→ **Série de tâches**
• 1. Traduisez en anglais la phrase suivante de l'extrait sur Amazon : « Entendues et averties par la commission, d'autres plateformes de commerce en ligne comme eBay et Etsy avaient décidé d'interdire la vente de nitrite de sodium. »
• 2. Reproduisez sans modification le passage de l'extrait sur Amazon qui va de « Dans un long » jusqu'à « commercialiser le produit. ».

→ **Extrait du document**
========================================

Dans un long fil Twitter, Carrie Goldberg n'a pas hésité à qualifier Amazon de « tueur en série ».
Interpellé, Amazon refuse de collaborer
En décembre 2021, une enquête du New York Times dévoilant l'existence d'un forum dédié aux discussions à propos du suicide (où les membres échangeaient des « conseils » et parfois encouragements à se donner la mort) avait conduit à la création d'une commission bipartite au congrès des États-Unis. Entendues et averties par la commission, d'autres plateformes de commerce en ligne comme eBay et Etsy avaient décidé d'interdire la vente de nitrite de sodium. Le géant Amazon a, quant à lui, refusé de répondre aux questions, et a pris la décision de continuer à commercialiser le produit.
Une décision regrettable selon Lori Trahan, représentante démocrate membre de la commission, qui a déclaré : « Amazon avait l'opportunité de collaborer avec nous sur ce problème qui met tragiquement fin à la vie de personnes à travers toute la nation, mais ils ont refusé de répondre à beaucoup de nos questions les plus cruciales. »

========================================

→ **Données brutes**
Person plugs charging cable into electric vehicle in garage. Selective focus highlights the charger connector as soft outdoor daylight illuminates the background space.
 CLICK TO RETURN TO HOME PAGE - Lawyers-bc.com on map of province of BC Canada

========================================

→ **Corrigé par tâche**
• 1. After being heard and warned by the committee, other online retail platforms such as eBay and Etsy had decided to ban the sale of sodium nitrite.

• 2.
Dans un long fil Twitter, Carrie Goldberg n'a pas hésité à qualifier Amazon de « tueur en série ».
Interpellé, Amazon refuse de collaborer
En décembre 2021, une enquête du New York Times dévoilant l'existence d'un forum dédié aux discussions à propos du suicide (où les membres échangeaient des « conseils » et parfois encouragements à se donner la mort) avait conduit à la création d'une commission bipartite au congrès des États-Unis. Entendues et averties par la commission, d'autres plateformes de commerce en ligne comme eBay et Etsy avaient décidé d'interdire la vente de nitrite de sodium. Le géant Amazon a, quant à lui, refusé de répondre aux questions, et a pris la décision de continuer à commercialiser le produit.